Programming Considerations for RSC Drivers

The following sections describe issues to consider when implementing a receive-segment coalescing (RSC)-capable miniport driver.

Responding to Queries for RSC Statistics

NDIS, overlying drivers, and user-mode applications use the OID_TCP_RSC_STATISTICS OID to get the RSC statistics of a miniport adapter. RSC-capable miniport drivers must support this OID.

Forwarded TCP Packets

The miniport driver shouldn't perform RSC on segments in TCP packets that aren't intended for the host but are being forwarded out on another interface.

The host TCP/IP stack will disable RSC on any interface that has forwarding enabled. Weak host forwarding does not affect RSC.

RSC Support for Lightweight Filters and MUX Intermediate Drivers

All NDIS 6.30 lightweight filter drivers must support receive packets that are larger than the link maximum transmission unit (MTU). For more information about segment size limits, see Indicating Coalesced Segments.

NDIS will disable RSC on an interface if any lightweight filter driver or MUX intermediate driver in the host stack is NDIS 6.20 or lower.

A MUX intermediate driver may disable RSC on an interface, even if the interface's NDIS version is 6.30 or higher.

Windows Filtering Platform (WFP) Inspection and Callout Drivers

WFP callout drivers provide additional filtering functionality by adding custom callout functions to the filter engine at one or more of the kernel-mode filtering layers. Callouts support deep inspection and packet as well as stream modification.

WFP callout drivers may support handling of support receive packets that are larger than the link MTU. (For more information about packet size limits, see Tracking and Indicating Coalesced Segments.) Such WFP callout drivers should do the following:

  • Opt in during registration to handle large packets.

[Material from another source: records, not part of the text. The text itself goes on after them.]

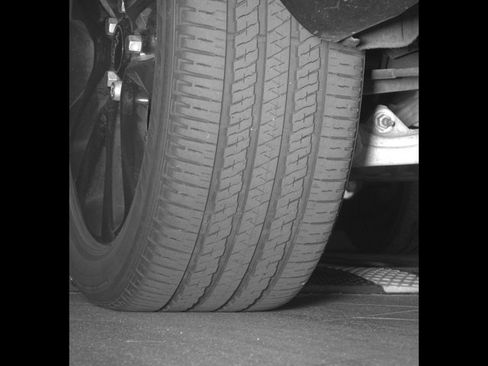 Used 2020 Jeep Grand Cherokee Altitude image 14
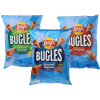 Chips fra Bugles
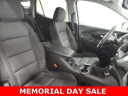 Thumbnail image of 2024 GMC Terrain at PerformanceToyota of Fairfield, OH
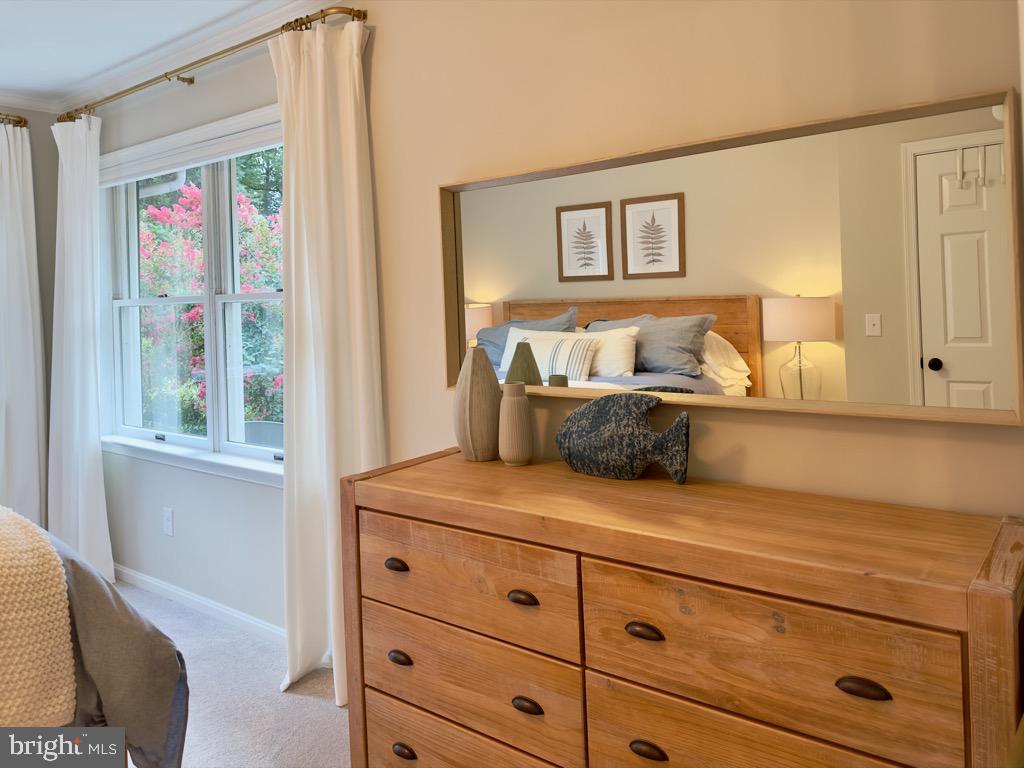 FOXHOLE ESTATES - Residential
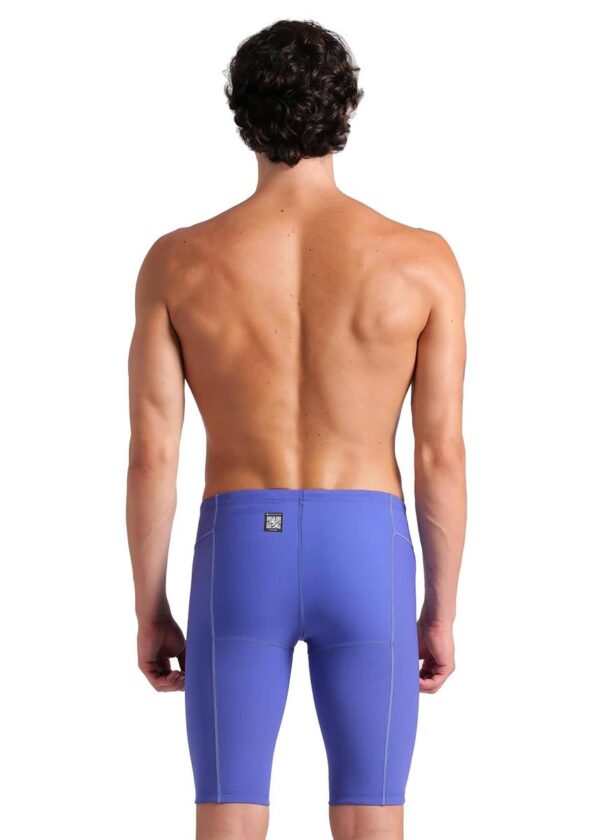 Arena Powerskin Impulso Jammers – Future Dusk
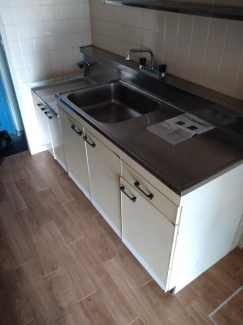 新宅ビルの画像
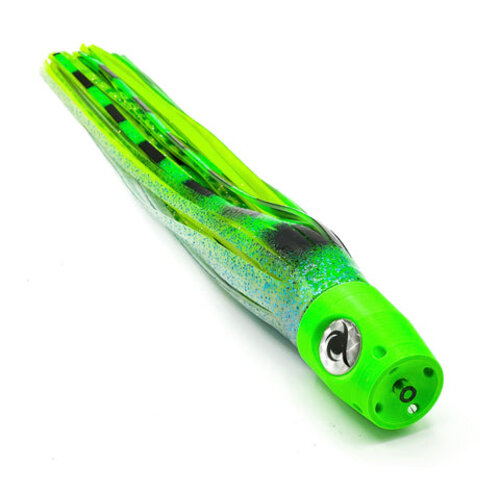 Imperium Toad S5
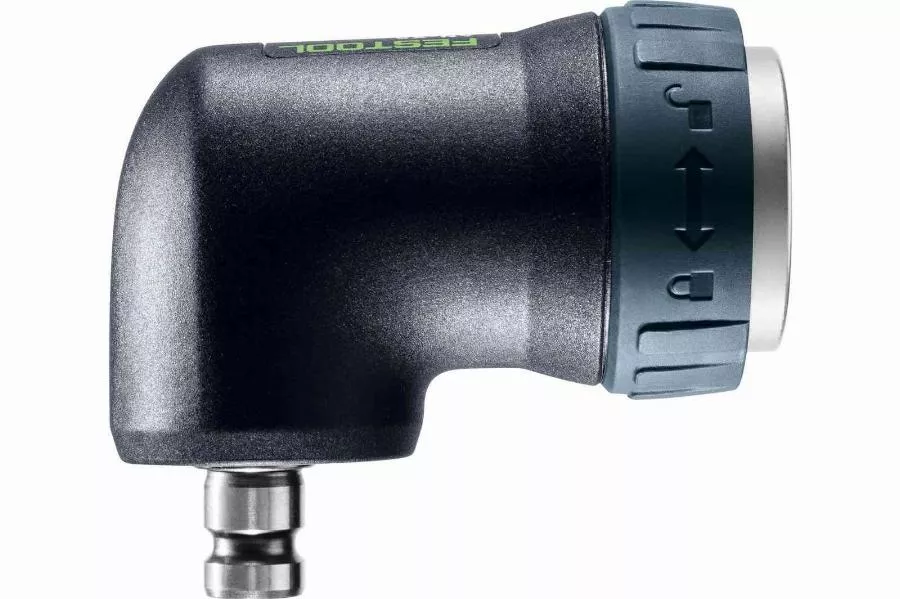 Renvoi d'angle AN-XS FESTOOL pour CXS 18 et TXS 18 - 205710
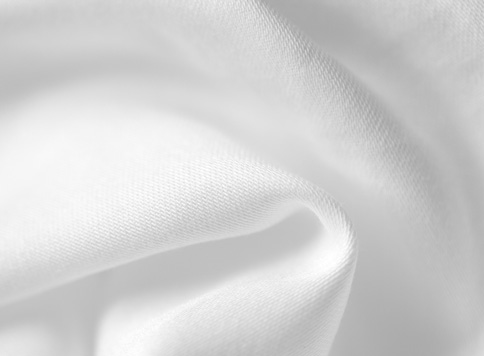 Satin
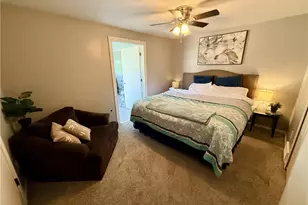 917 3rd St NE, New Philadelphia, OH 44663 - Photo 10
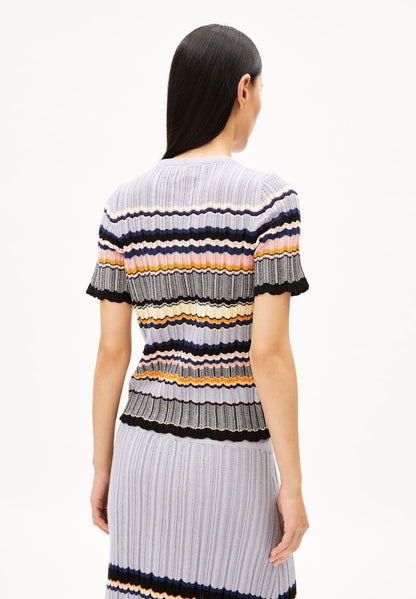 MAAYA STRIPES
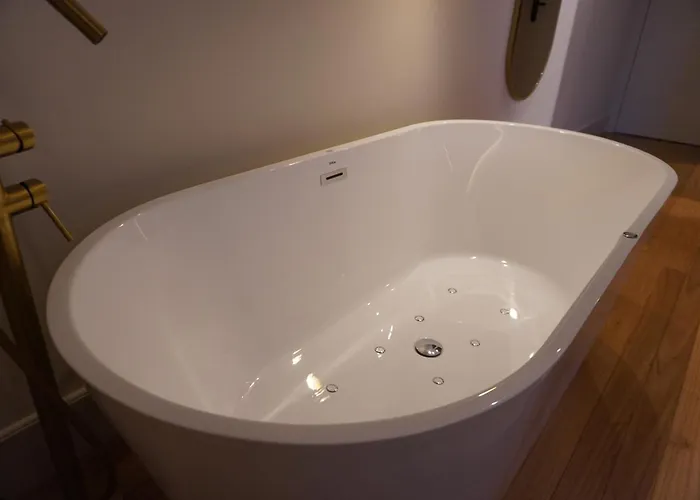 Quinta Solar Fontes Farm stay Varzea (Barcelos)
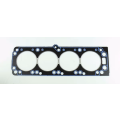 Athena Cut Ring Racing Head Gasket for Opel Vectra A Calibra A C48 D08 D48 C20XE C20XEJ 2.0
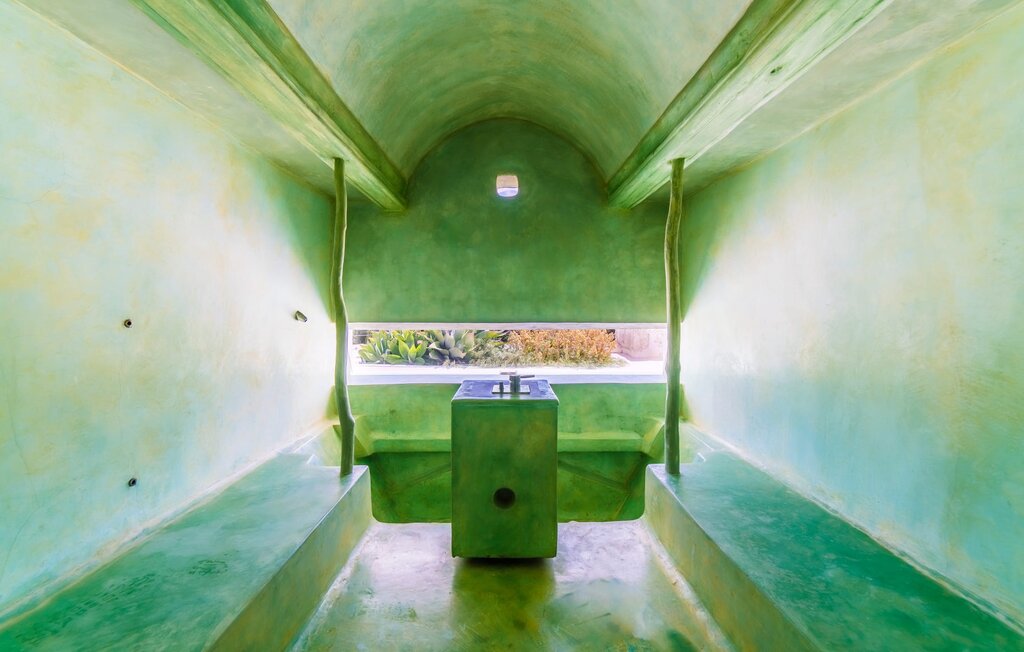 Location de vacances - Massari, Sant Llorenc , Espagne - EMF664 50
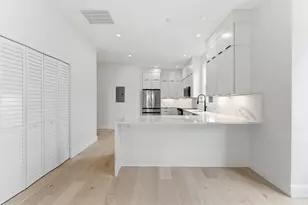 140 Shirley St, Winthrop, MA 02152 - Photo 4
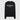 Sweatshirts & hoodies Balmain Homme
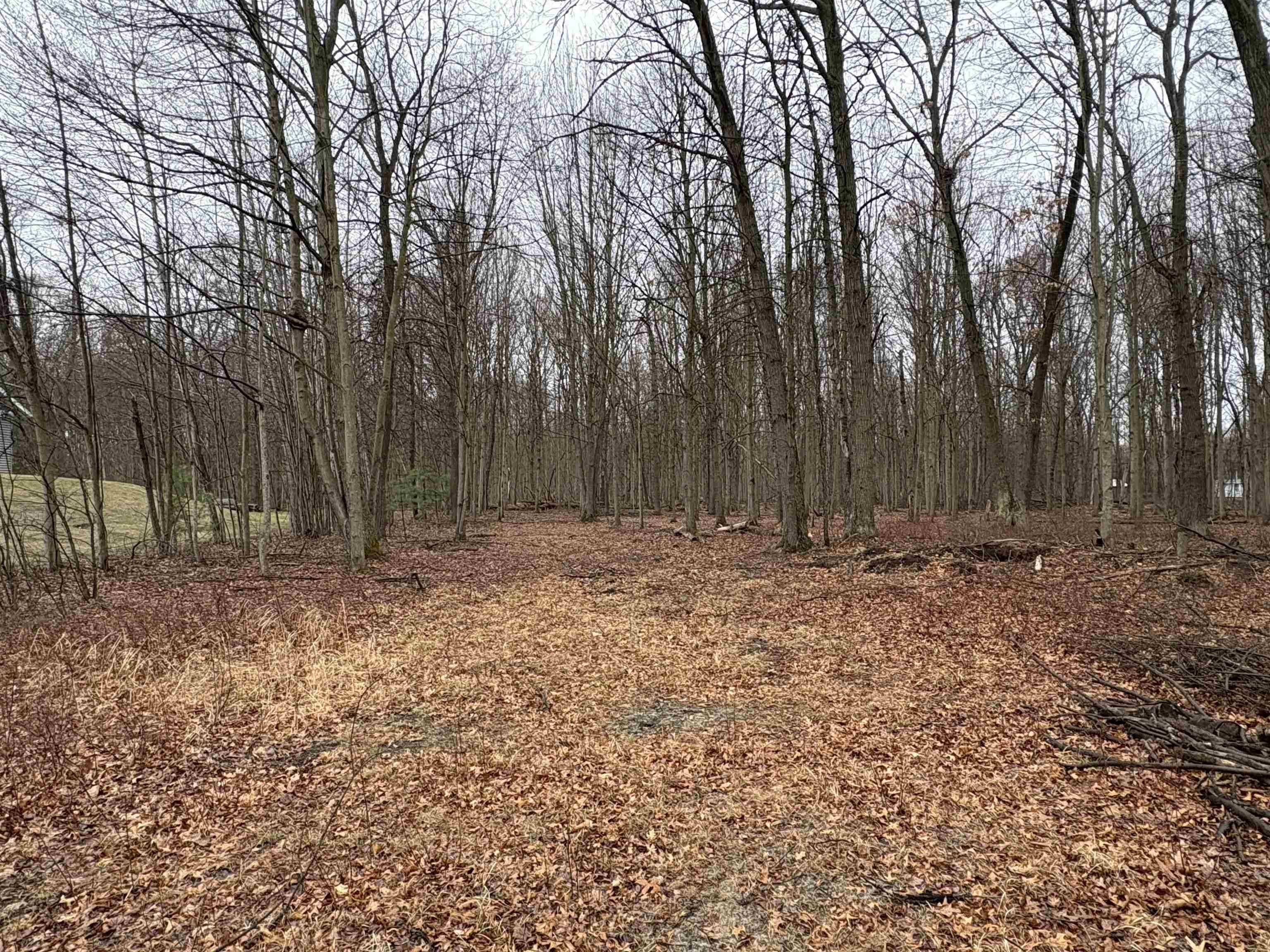 Midland, MI 48640,85 N 7 Mile Road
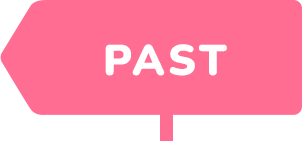 PAST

  • Set the callout driver flag as specified in the reference page for the FWPS_CALLOUT2 structure.

Whenever a callout driver that has not opted in to handle large packets is registered, WFP will notify TCP/IP in the context of the registration. As part of handling this notification, TCP/IP will disable RSC on the interface.

If there is active TCP traffic during callout registration, TCP/IP will notify WFP. WFP will delay calling the registered filters until RSC is disabled. This will protect callout drivers from large packets.